When designing gages for surface finish measurements in a production environment, speed and high precision are important considerations. Just as an air plug is made close to the measuring size, a portable surface finish plug can also be made to nearly the size of the hole to be measured. Instead of an air orifice being the measuring source, a surface finish probe can be built into the plug for performing the surface finish check at a specific location. For different size bores, the plug holding the surface finish probe can be made to expand using an air cylinder. This essentially locks the plug into position to enable hands-free operation.
Mounting the probe in special fixturing is a good designer challenge. Once the gage is designed, there are other challenges to face. You have to collect the data, determine when to collect it, and decide whether the custom fixture needs to be designed into a human-free automated system, controlling functions and part programs to be shared between the surface finish gage and the automation system. Because of this need for automation, there are new features implemented in surface systems to make the execution easier.

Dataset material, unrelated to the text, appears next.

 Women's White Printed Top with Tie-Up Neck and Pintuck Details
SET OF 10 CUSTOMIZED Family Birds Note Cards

One of the industry trends is to ensure that the proper measuring system actually did the measurement. The International Automotive Task Force (IATF) recommends traceability of products and assignment of measuring equipment to the production parts. Mobile surface gages (along with micrometers, calipers and digital indicators) are starting to include the ability to send a gage identifier along with the measured data. This ensures the device performing the measurement is documented with the parts and can be verified for capability and calibration.

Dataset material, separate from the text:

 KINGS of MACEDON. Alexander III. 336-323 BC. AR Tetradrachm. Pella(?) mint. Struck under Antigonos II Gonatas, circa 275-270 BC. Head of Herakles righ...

Some surface finishing gages systems allow handheld scanners to be connected so that all the setup parameters can be placed in a scan code on the batch of parts being measured.
There are more than 30 different roughness parameters, which can be selected with stroke and cutoff length to achieve certain blueprint callouts. Though many surface finish gages are as easy to use as cell phones, setting up the gage can take time and is subject to user error. Today, these systems allow handheld scanners to be connected so that all the setup parameters can be placed in a scan code on the batch of parts being measured. The operator then scans the code and the system is ready to measure those parts with the proper settings automatically loaded.
For truly automated surface finish applications, where the portable surface is part of a machine-controlled measuring process, the surface gage must have the capability of communicating and taking commands from the automation system. More and more surface systems are now capable of taking ASCII commands to control the measuring part process or inquire about measured results. Should the controller sense wrong or out-of-control conditions, text instruction can be sent to the device for a user to read and take action on the process.
Finally, once the surface finish measurement is made, there is a lot of data to be stored — not only the parameter results, but the actual part traces. These are all accessible through easy communication requests to the surface device to take their stored information and pass it to long-term documentation of the parts should it be needed in the future.
In summary, today’s portable surface gages have mostly kept their simplicity of operation to the minimum for use at the point of manufacture. However, there is nevertheless a lot of information available and potential for making these systems part of an automated process. Today, these systems are getting the capabilities to make surface measurement part of every manufacturing process.